Probing the activities of the Ccm proteins of the cytochrome c biosynthesis system

Proteins are complex biomolecules that are essential to the structure and function of all living cells. In order to diversify their functions, proteins use additional molecules called cofactors, of which there are many types. Heme is one such cofactor; it is an organic chemical with an iron atom in the centre and has many essential functions in different cellular processes. Many proteins that contain heme undergo a process after they are made in the cell in which bonds are formed between the protein and the heme; these are called cytochromes c and are essential in respiration and in reactions that involve the transfer of electrons. In fact, cytochromes c are believed to be one of the earliest classes of protein to have appeared in evolution. In other cases, heme associates with proteins without forming bonds with them, for example in hemoglobin, which uses the heme to bind oxygen in blood. In the case where the heme cofactor becomes bonded to the cytochrome, other proteins are needed to assist in this reaction, which is not spontaneous. Using the prototypical laboratory bacterium E. coli as a model system, we study this process of heme attachment, which is complex and involves a large number of proteins. Unexpectedly, it has been found that these systems differ in different types of cells. Our proposed research seeks to understand how these proteins function, using a variety of experimental approaches and techniques. Once we have elucidated the cellular mechanisms of attaching heme to cytochromes in bacteria, we might have the possibility of designing drugs to target these proteins. This would be possible because a completely different system exists in humans to attach heme to our cytochromes, allowing us to selectively target disease-causing bacteria, for example. It is also important to understand the process of making cytochromes c as a fundamental and central biological process, in order to complete a description of the essential biochemical reactions that constitute life.

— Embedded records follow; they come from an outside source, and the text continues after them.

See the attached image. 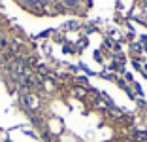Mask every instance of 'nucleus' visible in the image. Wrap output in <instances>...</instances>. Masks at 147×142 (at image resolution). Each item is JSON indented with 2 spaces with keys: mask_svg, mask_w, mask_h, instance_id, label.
Returning a JSON list of instances; mask_svg holds the SVG:
<instances>
[{
  "mask_svg": "<svg viewBox=\"0 0 147 142\" xmlns=\"http://www.w3.org/2000/svg\"><path fill=\"white\" fill-rule=\"evenodd\" d=\"M70 93H72V97L76 100H87V93H89V91H87V87L76 85V83H74V87L70 89Z\"/></svg>",
  "mask_w": 147,
  "mask_h": 142,
  "instance_id": "1",
  "label": "nucleus"
},
{
  "mask_svg": "<svg viewBox=\"0 0 147 142\" xmlns=\"http://www.w3.org/2000/svg\"><path fill=\"white\" fill-rule=\"evenodd\" d=\"M134 102L138 104V108H142L143 112H147V102H145V100H143V99H136Z\"/></svg>",
  "mask_w": 147,
  "mask_h": 142,
  "instance_id": "2",
  "label": "nucleus"
},
{
  "mask_svg": "<svg viewBox=\"0 0 147 142\" xmlns=\"http://www.w3.org/2000/svg\"><path fill=\"white\" fill-rule=\"evenodd\" d=\"M94 61H96V63H104V59H102V51H100V49L94 51Z\"/></svg>",
  "mask_w": 147,
  "mask_h": 142,
  "instance_id": "3",
  "label": "nucleus"
}]
</instances>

A c-type cytochrome has one or more hemes covalently attached to a polypeptide chain via thioether bonds that are formed between sulphur atoms of a CXXCH motif in the protein and the vinyl groups of heme. The best-known c-type cytochromes are monoheme proteins that occur in mitochondria and are involved in electron transfer as part of respiration. In bacteria there are similar proteins but also multi-heme examples, some of which catalyse a reaction at one of the hemes. These cytochromes are made by a post-translational system, the type of which (there are four) varies depending upon cell type. The intention here is to learn more about the eight proteins of the Ccm system that is operative in E. coli and plant mitochondria. A variety of approaches will be used to define those parts of individual Ccm proteins that interact with their substrate, the apo form of a c-type cytochrome. We shall in particular exploit the recent introduction of a peptide substrate (microperoxidase) for the Ccm system for recognition and interaction. A second principal focus will be study of how heme is maintained in the appropriate oxidation state while it is bound to the CcmE heme chaperone protein and to further investigate the covalent binding of heme in this protein. We will also use novel screening methods to identify proteins involved in producing c-type cytochromes that have not yet been identified, and explore whether the proteins from alternative biogenesis systems can function in E. coli.